ABD’de STK destek veriyor
ABD'de The Humane Society of The United States adlı sivil toplum kuruluşu evcil hayvan kaybıyla nasıl başa çıkılabileceğine ilişkin büyük destek veriyor. “Evcil hayvanınıza veda etmek zorunda kaldığınızda kendinize, ailenize ve diğer evcil hayvanlarınıza nasıl bakabilirsiniz?” sorusuna yanıt arayan kurum, öncelikle evcil hayvan kaybının da tıpkı sevdiğiniz bir kişi öldüğünde yaşanan üzüntüye eşdeğer olduğunu vurguluyor. Ancak başka insanların bu durumu kabul edemediğine dikkat çekerek yas tutmanın normal ve hatta önemli olduğuna işaret ediyor.
Yas sürecinin dalgalı seyredebileceğini bazılarının öfke, bazılarının keder hissedebileceğini hatta suçluluk hissinin ağır basacağını belirten kurum çok üzgün olduğu için kendinden utananların bile bulunduğunu kaydediyor. Kurumun sitesinde yer alan bilgilere göre bu kayıplar sonrası içinize kapanabilir veya depresif olabilirsiniz, ancak kederle başa çıkmak için tek başınıza mücadele etmeniz gerekmiyor.
7/24 keder danışmanlığı!
Kederle başa çıkmak için öncelikle tek başınıza yapabileceklerinizi sıralayan sivil toplum kurulu kederinizi kabul etmenizi, ağlamanızı ve eğer travmatikse evcil hayvanınızın son anlarını tekrar tekrar yaşamamaya çalışmanızı öneriyor. Bunun yerine evcil hayvanınızla geçen güzel günlere ve anılara odaklanmanın daha iyileştirici olduğunu belirten kurum size sempatiyle kulak verecek insanlara da ulaşmanızı tembihliyor.
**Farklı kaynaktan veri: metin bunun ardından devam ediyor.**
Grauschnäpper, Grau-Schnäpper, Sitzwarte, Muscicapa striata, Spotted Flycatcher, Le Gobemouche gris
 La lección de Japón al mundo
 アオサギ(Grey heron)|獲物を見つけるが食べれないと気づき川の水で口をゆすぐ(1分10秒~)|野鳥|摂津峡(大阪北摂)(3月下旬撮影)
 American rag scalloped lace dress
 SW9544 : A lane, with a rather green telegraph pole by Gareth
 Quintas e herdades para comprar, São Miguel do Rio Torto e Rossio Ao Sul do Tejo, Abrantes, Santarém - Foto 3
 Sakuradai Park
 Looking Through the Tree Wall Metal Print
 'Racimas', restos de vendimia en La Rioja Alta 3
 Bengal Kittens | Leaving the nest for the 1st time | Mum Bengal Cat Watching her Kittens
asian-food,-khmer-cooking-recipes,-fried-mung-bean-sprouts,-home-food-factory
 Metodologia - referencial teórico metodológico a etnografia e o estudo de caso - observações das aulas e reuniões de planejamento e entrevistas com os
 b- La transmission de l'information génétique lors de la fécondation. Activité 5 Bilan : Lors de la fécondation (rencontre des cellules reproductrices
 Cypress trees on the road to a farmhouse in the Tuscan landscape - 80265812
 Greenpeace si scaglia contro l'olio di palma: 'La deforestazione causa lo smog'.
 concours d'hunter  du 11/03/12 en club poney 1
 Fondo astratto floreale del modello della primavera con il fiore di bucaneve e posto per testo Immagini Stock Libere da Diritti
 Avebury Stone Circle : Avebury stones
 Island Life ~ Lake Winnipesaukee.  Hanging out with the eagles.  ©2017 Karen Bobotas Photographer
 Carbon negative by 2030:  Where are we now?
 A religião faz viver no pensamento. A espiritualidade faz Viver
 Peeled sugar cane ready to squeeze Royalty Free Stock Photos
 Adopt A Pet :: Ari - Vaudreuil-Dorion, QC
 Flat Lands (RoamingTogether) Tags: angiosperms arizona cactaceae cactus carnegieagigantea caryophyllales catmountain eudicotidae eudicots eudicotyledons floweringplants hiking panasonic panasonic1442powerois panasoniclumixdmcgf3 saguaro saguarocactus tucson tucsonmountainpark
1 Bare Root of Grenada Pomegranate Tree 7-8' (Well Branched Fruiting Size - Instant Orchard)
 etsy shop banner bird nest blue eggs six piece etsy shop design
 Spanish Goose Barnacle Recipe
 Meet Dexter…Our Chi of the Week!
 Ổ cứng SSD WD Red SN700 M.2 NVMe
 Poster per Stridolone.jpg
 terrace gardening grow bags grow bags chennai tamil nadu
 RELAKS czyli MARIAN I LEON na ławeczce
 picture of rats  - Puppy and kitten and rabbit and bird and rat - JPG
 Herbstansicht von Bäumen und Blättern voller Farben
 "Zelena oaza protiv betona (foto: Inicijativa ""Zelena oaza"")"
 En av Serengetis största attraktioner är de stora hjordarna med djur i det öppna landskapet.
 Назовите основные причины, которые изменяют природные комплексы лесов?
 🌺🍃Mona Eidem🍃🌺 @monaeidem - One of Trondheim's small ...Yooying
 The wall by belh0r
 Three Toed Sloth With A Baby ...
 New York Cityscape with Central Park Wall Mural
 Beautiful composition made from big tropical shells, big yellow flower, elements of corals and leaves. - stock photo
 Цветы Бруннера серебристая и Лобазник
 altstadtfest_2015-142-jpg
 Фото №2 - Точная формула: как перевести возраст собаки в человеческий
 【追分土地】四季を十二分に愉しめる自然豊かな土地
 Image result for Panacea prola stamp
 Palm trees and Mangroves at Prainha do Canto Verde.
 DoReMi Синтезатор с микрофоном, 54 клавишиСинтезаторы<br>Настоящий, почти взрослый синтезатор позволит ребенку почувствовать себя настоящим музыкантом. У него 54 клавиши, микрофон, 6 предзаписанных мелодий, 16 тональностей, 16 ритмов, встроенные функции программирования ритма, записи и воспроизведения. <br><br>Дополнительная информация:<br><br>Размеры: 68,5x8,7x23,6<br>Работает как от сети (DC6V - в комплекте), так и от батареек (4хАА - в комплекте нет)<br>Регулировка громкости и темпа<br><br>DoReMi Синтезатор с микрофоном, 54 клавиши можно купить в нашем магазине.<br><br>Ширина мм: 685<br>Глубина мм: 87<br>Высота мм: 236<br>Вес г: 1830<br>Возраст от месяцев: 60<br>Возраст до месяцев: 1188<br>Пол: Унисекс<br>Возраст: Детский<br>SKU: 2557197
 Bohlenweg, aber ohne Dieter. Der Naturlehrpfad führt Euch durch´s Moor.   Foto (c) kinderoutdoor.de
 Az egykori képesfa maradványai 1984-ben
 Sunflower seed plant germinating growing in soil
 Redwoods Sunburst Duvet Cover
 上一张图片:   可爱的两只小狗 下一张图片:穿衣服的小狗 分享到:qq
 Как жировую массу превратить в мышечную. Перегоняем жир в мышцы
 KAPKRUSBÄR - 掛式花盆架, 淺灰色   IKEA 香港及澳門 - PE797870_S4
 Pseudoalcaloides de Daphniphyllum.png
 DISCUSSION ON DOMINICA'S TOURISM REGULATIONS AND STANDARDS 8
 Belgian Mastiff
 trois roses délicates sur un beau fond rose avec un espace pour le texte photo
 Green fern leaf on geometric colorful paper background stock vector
Ki ABD’de bu kurumun 7/24 size danışman sağlayan bir keder yardım hattı var. Ayrıca yas kursları ve danışmanlarıyla 50 dakika birebir destek seansları da yapabiliyorsunuz. Ve eyaletlere göre yas destek gruplarının iletişim bilgileri de kurumun sitesinde bulunuyor.
Yapılabilecekler listesinde bir madde var ki Alyoşamı kaybettiğimde istemsiz bir şekilde ben de aynısını yapmıştım. Diyor ki evcil hayvan kaybı destek grubu ‘ona mektup yazın.’ Sayfalarca yazmıştım Alyoşama ne hissettiğimi neler yaşadığımızı. İnsan kendini iyileştirmenin yollarını arıyor ve bu yollar sanırım birleşiyor bir yerde.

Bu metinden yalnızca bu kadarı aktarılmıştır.